Une diversification qui a fait de lui un milliardaire. Un milliardaire sans jet privé, qui continue à voyager sur ses lignes low cost en Europe.

"PAYER MA DETTE"

Côté pile, businessman; côté face, philanthrope.

Stelios Haji-Ioannou a développé depuis une décennie une action d'envergure. Que ce soit pour soutenir les étudiants de la London School of Economics où il fut élève, encourager l'aide aux personnes handicapées, la protection de l'environnement et la charité: le magnat de l'aviation a su se diversifier.

"C'est une façon de payer ma dette à la société. C'est une obligation, il me semble, pour les personnes fortunées", glisse-t-il, expliquant qu'il consacre chaque année 3 millions d'euros à ses actions. Financés essentiellement par son groupe et quelques levées de fonds.

L'action phare? Le programme "Food from the heart" lancé en Grèce, son pays natal, inspiré par les Restos du Cœur français.

"Le premier jour, on faisait des sandwiches.
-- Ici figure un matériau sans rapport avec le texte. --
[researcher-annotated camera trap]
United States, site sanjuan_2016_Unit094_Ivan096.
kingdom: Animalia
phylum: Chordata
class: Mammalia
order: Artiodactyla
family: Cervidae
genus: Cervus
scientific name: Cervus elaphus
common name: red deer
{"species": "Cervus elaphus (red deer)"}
Puis je me suis associé avec des fournisseurs, qui produisent industriellement. Je paye leurs frais et chaque jour nous distribuons de la nourriture à des milliers de personnes, sans discrimination de religion ou de nationalité."

Un acte fort dans un pays en crise.

Mais Stelios l'assure, il n'a jamais été intéressé par la possibilité de prendre des responsabilités politiques. "Je soutiens la paix, pas la politique", sourit-il. Et compte un jour, passer sa retraite en Principauté.

"J'aime être ici et être investi dans la communauté. La sécurité, le climat, le côté cosmopolite, la qualité de vie. Tout cela est appréciable à Monaco. On est proches de la perfection."